El espíritu, desde luego. Pero hay otras cositas que hay que ver a quién se las encomiendo. Porque, quiérase o no, buena parte de nuestras vidas, está en manos de otros. Pese a una autonomía llevada hasta la soltería suprema y a los apartamentos hechos para que no quepa sino un ser de dos piernas y otro de cuatro patas, no se puede negar que toda persona está obligada a poner parte de su vida en manos de otras personas. La enfermedad nos pone en manos de los médicos, la teja corrida en manos del siquiatra, la culpa en manos del confesor, el amor en manos de Romeo o de Julieta, según sea el caso. ¿Y la política en manos de quién?
En el ámbito de lo espiritual es usual escuchar hablar del don de discernimiento. Es como una capacidad de la cual Espíritu Santo dota a los hijos de Dios para escoger siempre el bien supremo, dentro de la caridad y la justicia. Además, el mismo Espíritu divino concede como una especie de cajita de herramientas, llamadas dones, para que la persona sea sabia, inteligente, fuerte, temerosa de Dios, etc. y así poder abrirse camino provechoso en la vida. Y para salvar su alma, propósito el más sublime de todos. Pero hay que aplicarse a la tarea de usar dichas herramientas y tomar decisiones en la vida.

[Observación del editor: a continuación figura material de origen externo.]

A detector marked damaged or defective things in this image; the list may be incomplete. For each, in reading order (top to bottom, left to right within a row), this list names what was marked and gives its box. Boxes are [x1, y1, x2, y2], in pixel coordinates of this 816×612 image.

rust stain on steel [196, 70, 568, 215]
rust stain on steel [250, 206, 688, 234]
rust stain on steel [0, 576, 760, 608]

Y tales decisiones tienen que ver, en ocasiones varias, con saber a quién encomendar la propia vida. No es asunto de poca monta. Piénsese, por ejemplo, en la decisión de contraer matrimonio, o de someterse a una operación compleja para el cuerpo, o en los compromisos que se deben adquirir para hacer parte de ciertas realidades de la vida social o económica o política. Pareciera que lo primero que aconseja la sabiduría es ir, en asuntos importantes, con mucha calma y con cierta lentitud. Apresurarse puede ser el inicio de momentos difíciles que se podrían haber evitado dándole un poco de tiempo para que las cosas maduraran un poco más. Desesperarse puede dar inicio también a una ilusión desencarnada que pronto se cae y todo empeora.
Lo grave de todo este tema, por ejemplo en las circunstancias actuales de Colombia, es que el discernimiento podría indicar que no hay frutos maduros ahora para escoger y recoger. La sociedad está inspirada hoy por el miedo o el deseo de desquite, por la angustia o por una ansiedad ilimitada de poder, por el deseo de que todo cambie o que nada cambie. No la tiene fácil ni el Espíritu Santo y mucho menos los que lo llevamos por el bautismo en el corazón.
Jesús, desde el árbol de la cruz, viendo, no su sufrimiento, sino la oscuridad por la que deambula tan frecuentemente la humanidad y la dureza de corazón para aceptar la obra de Dios, terminó su existencia con frase célebre e indeleble: “A tus manos, Señor, encomiendo mi Espíritu”. Es hora de preguntarnos sinceramente qué quiere Dios de Colombia y no solo tal o cual persona que, en todo caso, son unos pequeños seres como lo somos todos. ¿Estaremos llegando a una etapa de profunda y dolorosa purificación para nuestra nación?